Spatial relationship records
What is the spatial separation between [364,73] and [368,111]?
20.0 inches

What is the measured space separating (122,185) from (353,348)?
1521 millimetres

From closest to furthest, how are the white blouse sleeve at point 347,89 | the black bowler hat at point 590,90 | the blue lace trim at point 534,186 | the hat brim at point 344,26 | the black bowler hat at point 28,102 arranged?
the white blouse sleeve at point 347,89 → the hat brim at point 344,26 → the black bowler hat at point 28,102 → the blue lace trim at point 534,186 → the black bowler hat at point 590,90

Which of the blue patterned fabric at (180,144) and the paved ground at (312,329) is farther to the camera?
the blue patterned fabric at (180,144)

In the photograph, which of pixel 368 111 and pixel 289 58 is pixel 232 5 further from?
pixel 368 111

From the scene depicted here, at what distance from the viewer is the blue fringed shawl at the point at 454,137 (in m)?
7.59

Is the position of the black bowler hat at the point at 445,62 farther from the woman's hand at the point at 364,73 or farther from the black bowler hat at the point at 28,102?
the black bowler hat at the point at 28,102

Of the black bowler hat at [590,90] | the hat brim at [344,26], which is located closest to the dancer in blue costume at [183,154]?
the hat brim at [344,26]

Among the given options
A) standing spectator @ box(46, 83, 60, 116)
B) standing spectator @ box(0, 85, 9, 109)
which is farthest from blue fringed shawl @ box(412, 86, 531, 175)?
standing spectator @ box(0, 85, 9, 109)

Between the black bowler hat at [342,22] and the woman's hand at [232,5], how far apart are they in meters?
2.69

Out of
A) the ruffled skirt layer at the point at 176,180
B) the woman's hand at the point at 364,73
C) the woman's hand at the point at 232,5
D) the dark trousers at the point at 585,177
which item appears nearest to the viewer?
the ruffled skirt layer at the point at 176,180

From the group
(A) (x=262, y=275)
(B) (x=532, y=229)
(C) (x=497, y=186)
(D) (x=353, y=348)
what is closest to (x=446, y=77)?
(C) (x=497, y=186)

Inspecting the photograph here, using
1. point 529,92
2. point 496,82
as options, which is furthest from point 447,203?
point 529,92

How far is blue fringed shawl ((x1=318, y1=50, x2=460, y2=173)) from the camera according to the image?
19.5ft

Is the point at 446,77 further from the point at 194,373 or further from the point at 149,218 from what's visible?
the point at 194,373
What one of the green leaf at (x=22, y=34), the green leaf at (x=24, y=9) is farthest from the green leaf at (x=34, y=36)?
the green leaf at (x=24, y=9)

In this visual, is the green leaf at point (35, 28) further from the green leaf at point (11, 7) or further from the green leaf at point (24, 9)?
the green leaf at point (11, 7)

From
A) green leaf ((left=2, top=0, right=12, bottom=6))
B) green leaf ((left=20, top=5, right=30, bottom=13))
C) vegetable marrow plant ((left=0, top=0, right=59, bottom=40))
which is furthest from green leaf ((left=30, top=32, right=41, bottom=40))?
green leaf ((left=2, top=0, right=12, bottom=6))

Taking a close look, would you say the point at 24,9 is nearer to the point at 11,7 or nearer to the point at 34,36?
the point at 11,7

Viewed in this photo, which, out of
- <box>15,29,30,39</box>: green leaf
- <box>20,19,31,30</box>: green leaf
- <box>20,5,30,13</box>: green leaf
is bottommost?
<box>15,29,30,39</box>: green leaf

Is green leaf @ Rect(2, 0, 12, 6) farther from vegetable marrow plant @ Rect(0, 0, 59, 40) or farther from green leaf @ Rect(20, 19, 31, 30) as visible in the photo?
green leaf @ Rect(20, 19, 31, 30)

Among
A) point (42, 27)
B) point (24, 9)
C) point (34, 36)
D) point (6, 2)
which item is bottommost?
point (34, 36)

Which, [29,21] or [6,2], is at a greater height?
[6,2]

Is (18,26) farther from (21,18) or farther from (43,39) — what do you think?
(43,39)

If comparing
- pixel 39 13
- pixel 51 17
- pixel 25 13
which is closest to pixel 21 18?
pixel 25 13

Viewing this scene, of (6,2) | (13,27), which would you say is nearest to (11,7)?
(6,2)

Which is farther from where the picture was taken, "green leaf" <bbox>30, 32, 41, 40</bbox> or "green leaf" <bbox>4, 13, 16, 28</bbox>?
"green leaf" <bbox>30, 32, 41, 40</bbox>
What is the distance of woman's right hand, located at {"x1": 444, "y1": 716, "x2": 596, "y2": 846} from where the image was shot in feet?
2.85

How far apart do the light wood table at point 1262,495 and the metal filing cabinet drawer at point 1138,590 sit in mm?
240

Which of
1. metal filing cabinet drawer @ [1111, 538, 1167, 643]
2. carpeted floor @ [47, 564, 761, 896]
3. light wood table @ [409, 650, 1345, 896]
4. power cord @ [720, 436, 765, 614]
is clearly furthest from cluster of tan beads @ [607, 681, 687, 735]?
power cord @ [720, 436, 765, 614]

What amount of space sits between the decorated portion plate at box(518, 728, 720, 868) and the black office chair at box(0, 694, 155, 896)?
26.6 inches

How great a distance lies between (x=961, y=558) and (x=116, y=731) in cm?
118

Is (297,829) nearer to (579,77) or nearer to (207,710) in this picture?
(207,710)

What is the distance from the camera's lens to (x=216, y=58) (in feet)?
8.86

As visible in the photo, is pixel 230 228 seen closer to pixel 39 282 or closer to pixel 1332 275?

DO THIS:
Every line from the line containing "Which is farther" to the last line of the material above must be repeated exactly, and no other line.

FINISHED EXERCISE:
Which is farther from where the picture was taken, "green leaf" <bbox>30, 32, 41, 40</bbox> or "green leaf" <bbox>4, 13, 16, 28</bbox>?
"green leaf" <bbox>30, 32, 41, 40</bbox>
What is the distance of woman's right hand, located at {"x1": 444, "y1": 716, "x2": 596, "y2": 846} from where the image was shot in feet?
2.85

How far apart do the light wood table at point 1262,495 and the metal filing cabinet drawer at point 1138,590 sit in mm?
240

Which of
1. metal filing cabinet drawer @ [1111, 538, 1167, 643]
2. carpeted floor @ [47, 564, 761, 896]
3. light wood table @ [409, 650, 1345, 896]
4. power cord @ [720, 436, 765, 614]
is clearly furthest from cluster of tan beads @ [607, 681, 687, 735]?
power cord @ [720, 436, 765, 614]

What amount of space sits between the decorated portion plate at box(518, 728, 720, 868) and the black office chair at box(0, 694, 155, 896)?
26.6 inches

How great a distance lies between (x=961, y=558) and (x=116, y=731) in cm?
118

Is (297,829) nearer to (579,77) or nearer to (207,710) in this picture?
(207,710)

What is the distance from the camera's lens to (x=216, y=58) (in feet)?
8.86

As visible in the photo, is pixel 230 228 seen closer to pixel 39 282 or closer to pixel 1332 275?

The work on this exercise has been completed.